▶ _O QUE SE PEDE_:
Segundo a entrevista a Raquel André, quantas pessoas colecionou ela ao longo dos últimos sete anos?

▶ _EXCERTO SELECIONADO_:

%%

Uma colecionadora movida por uma insaciável curiosidade: ao longo dos últimos sete anos, Raquel André colecionou 1606 pessoas, em várias cidades do mundo. “Gosto de pessoas”, diz ela. “Acredito que precisamos todos uns dos outros”.
Das suas histórias, de imagens, objetos e memórias, dos seus encontros, criou espetáculos, interrogando também a relação com o Outro, a intimidade, como alguém se torna artista, o sentido do próprio colecionismo. Mostrou as suas coleções, primeiro, de Amantes, depois de Colecionadores, de Artistas, num projeto que agora encerra com Coleção de Espectador_s, que vai estar em cena, de 16 a 18, na sala Garrett do Teatro Nacional d. Maria II (TNDMII).
Raquel André, nascida em 1986, estudou na Escola Superior de Teatro e Cinema, depois fez um mestrado na Universidade Federal do Rio de Janeiro, cidade que demandou para uma residência de cinco meses e onde acabou por ficar sete anos. E foi lá que justamente começou a colecionar os primeiros encontros. O seu interesse pela ideia de coleção, enquanto matéria e metodologia artística, no entanto, vinha de trás, de 2009, quando encontrou uma caixa de papelão cheia de cartas. O achado deu um primeiro espetáculo e um caminho criativo. Mais tarde, trabalhou o tema em co-criações com Tiago Cadete. E nunca mais parou a sua arte de coleccionar.
Jornal de Letras: Por que coleciona pessoas?
Raquel André: Colecionar pessoas é encontrá-las, ter curiosidade pelas suas histórias. É a curiosidade que nos alimenta, sobre nós, os outros, os animais, as plantas, as estrelas, o mundo. A curiosidade e a empatia são ferramentas de existência humana, para podermos questionar algumas posições, tornarmo-nos melhores. Temos uma história, enquanto Humanidade, para reparar e acredito que essas são boas ferramentas para o fazer.
E como começou a colecionar espectadores?
Esta é a última Coleção de pessoas e, portanto, já tem um passado. Tenho cerca de mil fotografias de espectadores de vários lugares do mundo. No caso da Coleção de Amantes, pedi a cada pessoa que tirasse uma fotografia durante o espetáculo e que me enviasse por mail. No da Coleção de Colecionadores, que me dessem um objeto que eu pudesse guardar. E tenho 264. Na Coleção de Artistas, convidava um espectador para vir ao palco e guardei duas dezenas desses momentos.

%%

▶ _LISTAGEM FORNECIDA_:
%%

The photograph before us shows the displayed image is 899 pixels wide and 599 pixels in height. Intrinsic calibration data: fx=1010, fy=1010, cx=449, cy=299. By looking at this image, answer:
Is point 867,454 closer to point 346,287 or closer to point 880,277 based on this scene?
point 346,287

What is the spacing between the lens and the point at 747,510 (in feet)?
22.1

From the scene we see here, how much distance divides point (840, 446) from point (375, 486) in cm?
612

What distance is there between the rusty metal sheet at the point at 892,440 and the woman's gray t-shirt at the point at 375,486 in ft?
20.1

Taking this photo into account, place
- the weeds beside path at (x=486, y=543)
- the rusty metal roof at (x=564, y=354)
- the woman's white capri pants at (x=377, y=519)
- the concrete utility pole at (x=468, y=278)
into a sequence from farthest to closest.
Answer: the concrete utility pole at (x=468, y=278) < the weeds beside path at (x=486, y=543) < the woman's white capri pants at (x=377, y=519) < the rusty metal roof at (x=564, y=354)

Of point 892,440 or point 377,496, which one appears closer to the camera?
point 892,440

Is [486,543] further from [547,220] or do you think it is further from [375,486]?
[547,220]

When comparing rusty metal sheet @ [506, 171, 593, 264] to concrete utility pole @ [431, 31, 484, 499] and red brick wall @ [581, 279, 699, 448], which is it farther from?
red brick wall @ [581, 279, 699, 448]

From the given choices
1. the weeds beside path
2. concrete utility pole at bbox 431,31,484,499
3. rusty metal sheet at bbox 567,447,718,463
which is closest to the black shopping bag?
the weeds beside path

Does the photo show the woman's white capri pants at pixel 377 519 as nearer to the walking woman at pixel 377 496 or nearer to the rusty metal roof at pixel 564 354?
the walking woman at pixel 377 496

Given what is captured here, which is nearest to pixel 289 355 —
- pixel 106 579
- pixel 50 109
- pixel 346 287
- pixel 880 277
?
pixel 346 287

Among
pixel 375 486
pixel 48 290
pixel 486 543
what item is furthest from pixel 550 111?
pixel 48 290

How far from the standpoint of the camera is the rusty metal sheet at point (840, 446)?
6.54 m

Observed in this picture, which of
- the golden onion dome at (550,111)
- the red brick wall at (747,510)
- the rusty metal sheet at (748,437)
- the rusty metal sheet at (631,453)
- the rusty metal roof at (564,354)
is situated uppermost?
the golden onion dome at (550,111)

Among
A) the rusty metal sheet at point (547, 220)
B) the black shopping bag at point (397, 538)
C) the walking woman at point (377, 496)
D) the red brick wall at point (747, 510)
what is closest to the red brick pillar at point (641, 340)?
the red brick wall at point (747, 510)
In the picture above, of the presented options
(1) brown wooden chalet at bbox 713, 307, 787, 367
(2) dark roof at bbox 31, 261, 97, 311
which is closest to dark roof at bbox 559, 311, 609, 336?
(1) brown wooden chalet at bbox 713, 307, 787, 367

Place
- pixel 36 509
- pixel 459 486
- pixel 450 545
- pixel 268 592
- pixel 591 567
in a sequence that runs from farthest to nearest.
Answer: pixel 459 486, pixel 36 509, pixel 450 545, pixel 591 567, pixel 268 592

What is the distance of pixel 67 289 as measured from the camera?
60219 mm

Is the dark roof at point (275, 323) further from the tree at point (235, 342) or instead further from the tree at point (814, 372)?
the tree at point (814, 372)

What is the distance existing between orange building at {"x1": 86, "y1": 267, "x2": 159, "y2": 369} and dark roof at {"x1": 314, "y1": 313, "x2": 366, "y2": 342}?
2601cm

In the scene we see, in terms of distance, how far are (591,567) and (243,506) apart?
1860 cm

%%

▶ _RESOLUÇÃO DO EXERCÍCIO_:
1606 pessoas, em várias cidades do mundo.